Mathematics of Deep Learning Seminar: Sanjeev Arora

Date & Time


Title: Trajectory, Trajectory, Trajectory

Abstract: As we begin to “open the black box” of deep learning, it becomes clear that many important phenomena can only be understood via the trajectory taken by the training algorithm in parameter space. This talk covers three relevant works from our group.

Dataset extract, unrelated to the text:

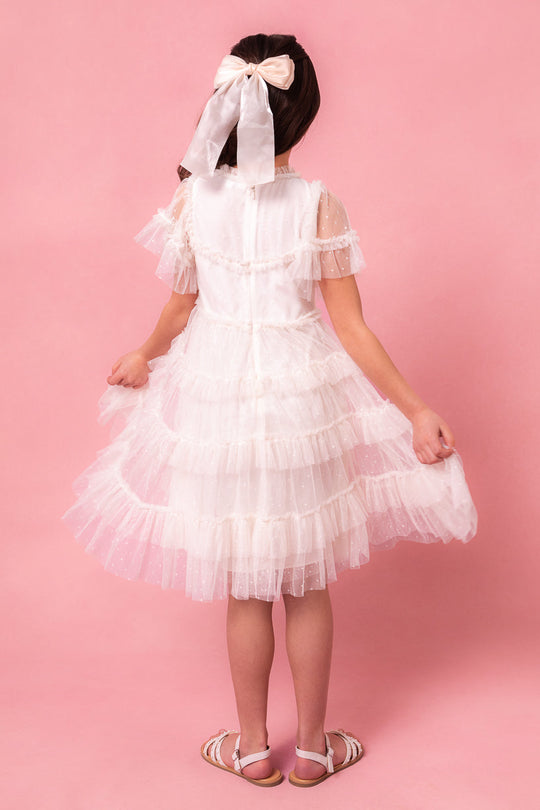 A girl wearing the Ivy City Co Mini Whimsical Dress in White—with its ruffled details and layered tulle skirt—stands against a pink background, facing away. She has a large white bow in her hair, holds the sides of her dress, and completes the look with sandals.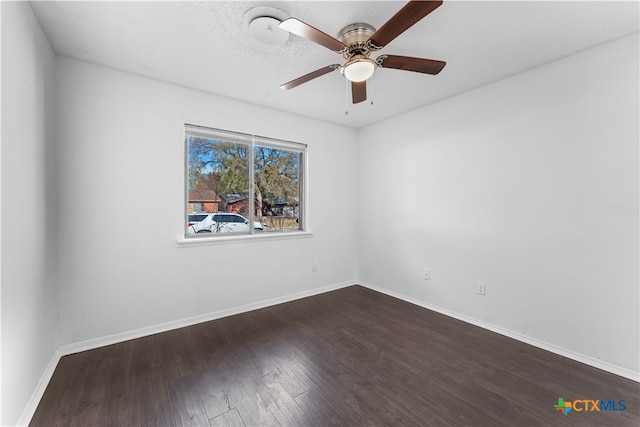 empty room featuring a textured ceiling, ceiling fan, and dark wood-type flooring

The first gives a convergence result for training 2-layer nets (finite, and with non-lazy initialization) to globally max-margin solutions. The second explores the question “Why are convolutional nets more sample efficient than fully connected nets?” Surprisingly, this question did not have a good answer (to tbe best of our knowledge) and our paper shows a very strong result: concrete tasks that require O(1) training samples for a convolutional net but quadratic samples for every fully-connected nets trained with most common learning algorithms (an infinite class of nets!). The third part introduces many techniques and ideas to start understanding training trajectories for real-life nets. Since stochastic GD plays an important role in real-life nets, Stochastic Differential Equations (SDEs) play a key role.

(Paper 1: with Kaifeng Lyu, Runzhe Wang, Zhiyuan Li. Paper 2 (ICLR21): With Zhiyuan Li and Yi Zhang. Paper 3a: Zhiyuan Li and Sadhika Malladi. 3b (Neurips20): Zhiyuan Li and Kaifeng Lyu.)